The sniper became synonymous with the Red Army, especially during the grim sieges of Stalingrad and Leningrad. “Sniper schools” were established in bombed-out buildings and basements, where successful snipers passed on their skills to an increasing number of students, many of them women. Soviet propaganda paid attention to successful snipers and encouraged a doctrine of “sniping” among the troops. Snipers used telescopic sights on a Moisin-Nagant 1891/30 bolt-action rifle or, more rarely, a Tokarev SVT-40 semi-automatic rifle. A variety of ammunition was used, including tracer and armor-piercing projectiles. Soviet snipers were available at company level working in teams or sometimes on their own. Individual Red Army squadrons often had a designated marksman with a rifle with a telescopic sight to compensate for the lack of long-range firepower due to the large number of machine guns in use. Soviet snipers became famous for their skill in the field, stealth and patience. The most successful snipers each counted hundreds of enemy, with around 500 being the highest number recorded by a single sniper.
The standard light mortar used by the Russian infantry during World War II was the 50 mm Infantry Mortar Model 1940 (50-PM 40), a cheaper version of the earlier 1938 model. In addition, the Soviet Army received a considerable number of 2-inch mortars from Great Britain through the Lend-Lease program. The 50 mm mortar was considered a ‘company’ mortar compared to the heavier 82 mm battalion and 120 mm regimental mortars. The allocation of 50 mm mortars was initially to individual teams at platoon level, but later they were more often concentrated at company level for mass use. The weapon was easily man-portable and could drop high explosive or smoke bombs at a distance of more than 800 yards.

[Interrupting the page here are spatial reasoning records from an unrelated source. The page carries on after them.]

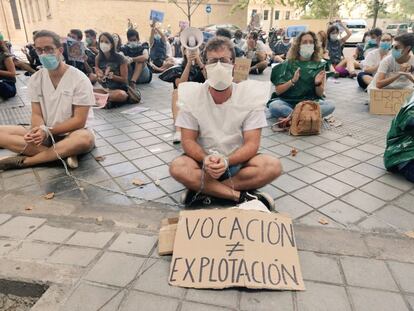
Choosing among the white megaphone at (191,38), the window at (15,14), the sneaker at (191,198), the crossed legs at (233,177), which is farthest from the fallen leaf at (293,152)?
the window at (15,14)

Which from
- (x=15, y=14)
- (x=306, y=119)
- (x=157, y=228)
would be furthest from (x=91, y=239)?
(x=15, y=14)

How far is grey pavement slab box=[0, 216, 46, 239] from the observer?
7.74 ft

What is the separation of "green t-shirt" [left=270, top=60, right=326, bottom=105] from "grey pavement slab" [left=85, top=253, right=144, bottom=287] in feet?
12.7

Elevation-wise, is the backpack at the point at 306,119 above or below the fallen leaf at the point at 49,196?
above

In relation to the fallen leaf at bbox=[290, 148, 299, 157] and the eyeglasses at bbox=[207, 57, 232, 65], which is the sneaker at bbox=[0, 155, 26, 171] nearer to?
the eyeglasses at bbox=[207, 57, 232, 65]

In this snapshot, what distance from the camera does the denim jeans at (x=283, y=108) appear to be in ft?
16.4

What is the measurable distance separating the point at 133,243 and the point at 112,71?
4883 millimetres

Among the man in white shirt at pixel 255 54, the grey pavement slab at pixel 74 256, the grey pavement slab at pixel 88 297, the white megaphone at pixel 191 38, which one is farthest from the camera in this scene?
the man in white shirt at pixel 255 54

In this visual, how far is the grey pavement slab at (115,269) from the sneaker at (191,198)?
783 mm

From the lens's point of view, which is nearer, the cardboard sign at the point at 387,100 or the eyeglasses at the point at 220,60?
the eyeglasses at the point at 220,60

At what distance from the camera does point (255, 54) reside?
9.71 meters

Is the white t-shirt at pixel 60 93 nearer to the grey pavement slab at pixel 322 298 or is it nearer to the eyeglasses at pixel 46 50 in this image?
the eyeglasses at pixel 46 50

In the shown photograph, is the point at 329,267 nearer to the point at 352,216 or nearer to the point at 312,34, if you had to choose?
the point at 352,216

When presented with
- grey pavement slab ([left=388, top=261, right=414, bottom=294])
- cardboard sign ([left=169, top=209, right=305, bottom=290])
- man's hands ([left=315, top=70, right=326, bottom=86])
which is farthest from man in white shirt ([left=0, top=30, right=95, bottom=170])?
man's hands ([left=315, top=70, right=326, bottom=86])
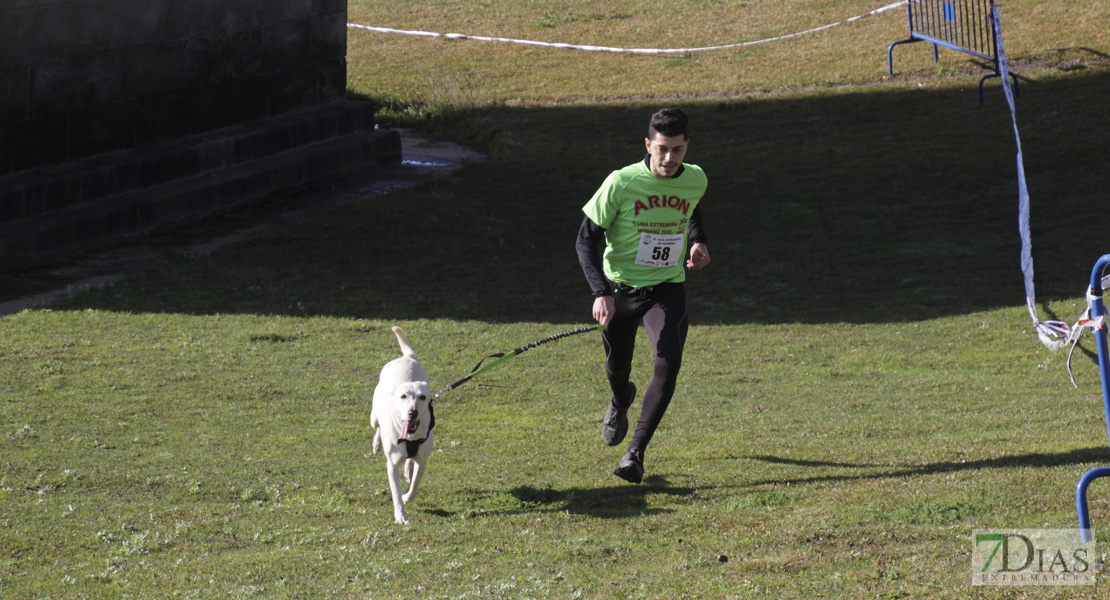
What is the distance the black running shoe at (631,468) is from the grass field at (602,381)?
0.16 metres

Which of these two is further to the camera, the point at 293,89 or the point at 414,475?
the point at 293,89

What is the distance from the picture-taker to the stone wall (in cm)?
1441

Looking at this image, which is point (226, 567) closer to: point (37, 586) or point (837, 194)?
point (37, 586)

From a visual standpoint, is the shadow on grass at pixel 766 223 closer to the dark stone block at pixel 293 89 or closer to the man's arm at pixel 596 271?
the dark stone block at pixel 293 89

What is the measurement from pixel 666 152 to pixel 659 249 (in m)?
0.61

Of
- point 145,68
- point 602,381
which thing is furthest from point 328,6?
point 602,381

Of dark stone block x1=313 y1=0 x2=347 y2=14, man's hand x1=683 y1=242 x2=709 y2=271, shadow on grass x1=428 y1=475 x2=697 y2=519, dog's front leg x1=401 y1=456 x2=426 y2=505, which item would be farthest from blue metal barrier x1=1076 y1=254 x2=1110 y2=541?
dark stone block x1=313 y1=0 x2=347 y2=14

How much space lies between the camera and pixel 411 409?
6305mm

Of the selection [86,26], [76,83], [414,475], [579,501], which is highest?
[86,26]

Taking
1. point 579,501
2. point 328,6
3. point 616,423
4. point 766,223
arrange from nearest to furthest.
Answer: point 579,501 < point 616,423 < point 766,223 < point 328,6

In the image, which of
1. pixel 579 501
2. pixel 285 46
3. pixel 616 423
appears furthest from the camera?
pixel 285 46

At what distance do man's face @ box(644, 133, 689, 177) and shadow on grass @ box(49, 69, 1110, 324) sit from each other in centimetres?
552

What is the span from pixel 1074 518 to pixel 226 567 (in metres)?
4.05

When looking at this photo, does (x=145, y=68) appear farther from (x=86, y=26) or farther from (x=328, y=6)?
(x=328, y=6)
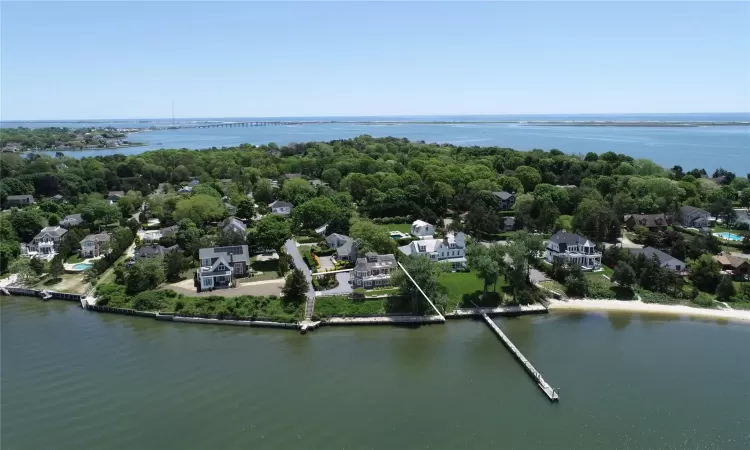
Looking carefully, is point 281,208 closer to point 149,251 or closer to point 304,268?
point 149,251

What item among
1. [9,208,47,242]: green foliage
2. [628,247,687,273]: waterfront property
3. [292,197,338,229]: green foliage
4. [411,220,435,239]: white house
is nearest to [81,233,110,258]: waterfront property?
[9,208,47,242]: green foliage

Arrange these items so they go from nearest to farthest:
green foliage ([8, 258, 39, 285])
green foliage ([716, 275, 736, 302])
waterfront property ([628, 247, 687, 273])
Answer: green foliage ([716, 275, 736, 302]), waterfront property ([628, 247, 687, 273]), green foliage ([8, 258, 39, 285])

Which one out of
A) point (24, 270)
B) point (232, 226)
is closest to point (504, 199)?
point (232, 226)

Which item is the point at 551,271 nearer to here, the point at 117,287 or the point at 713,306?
the point at 713,306

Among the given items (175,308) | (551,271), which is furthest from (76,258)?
(551,271)

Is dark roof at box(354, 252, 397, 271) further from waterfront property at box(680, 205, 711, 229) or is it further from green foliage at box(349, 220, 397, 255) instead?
waterfront property at box(680, 205, 711, 229)

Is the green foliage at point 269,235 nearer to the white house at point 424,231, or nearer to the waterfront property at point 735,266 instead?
the white house at point 424,231
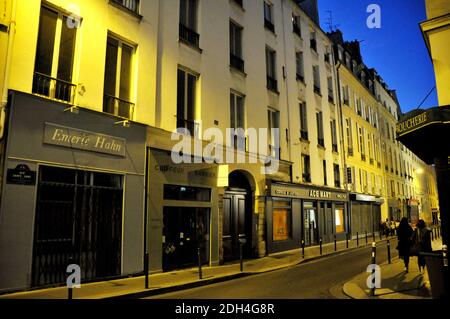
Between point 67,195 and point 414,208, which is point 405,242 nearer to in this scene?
point 67,195

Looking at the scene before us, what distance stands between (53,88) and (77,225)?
11.9 ft

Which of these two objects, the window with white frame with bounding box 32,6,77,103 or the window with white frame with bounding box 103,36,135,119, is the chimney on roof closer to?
the window with white frame with bounding box 103,36,135,119

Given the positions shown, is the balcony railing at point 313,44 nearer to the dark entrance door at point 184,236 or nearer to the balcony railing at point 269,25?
the balcony railing at point 269,25

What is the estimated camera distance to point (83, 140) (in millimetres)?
9242

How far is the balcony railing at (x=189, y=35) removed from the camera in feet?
43.0

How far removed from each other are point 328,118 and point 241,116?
1072 centimetres

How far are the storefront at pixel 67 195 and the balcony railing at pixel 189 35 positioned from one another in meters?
4.46

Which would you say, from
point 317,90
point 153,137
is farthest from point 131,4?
point 317,90

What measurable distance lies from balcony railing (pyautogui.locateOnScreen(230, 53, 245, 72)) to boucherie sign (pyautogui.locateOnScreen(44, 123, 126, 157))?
749 centimetres

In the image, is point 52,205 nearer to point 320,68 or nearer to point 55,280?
point 55,280

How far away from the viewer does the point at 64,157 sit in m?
8.83

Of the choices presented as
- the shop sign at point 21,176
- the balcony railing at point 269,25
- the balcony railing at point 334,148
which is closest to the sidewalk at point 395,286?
the shop sign at point 21,176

The Soviets made extensive use of flamethrowers, including static FOG-1 types buried to cover bunkers and trenches. Due to deficiencies in the development of other credible anti-tank weapons, Red Army doctrine emphasized the use of flamethrowers as both anti-tank and anti-infantry weapons. They even formed separate motorized anti-tank flamethrower battalions in 1943. By far the most common Russian flamethrowers were man-carried ROKS types. The ROKS-2 was designed with a fuel tank that looked like an ordinary backpack and a nozzle that resembled a rifle, so as not to attract unwanted attention on the battlefield.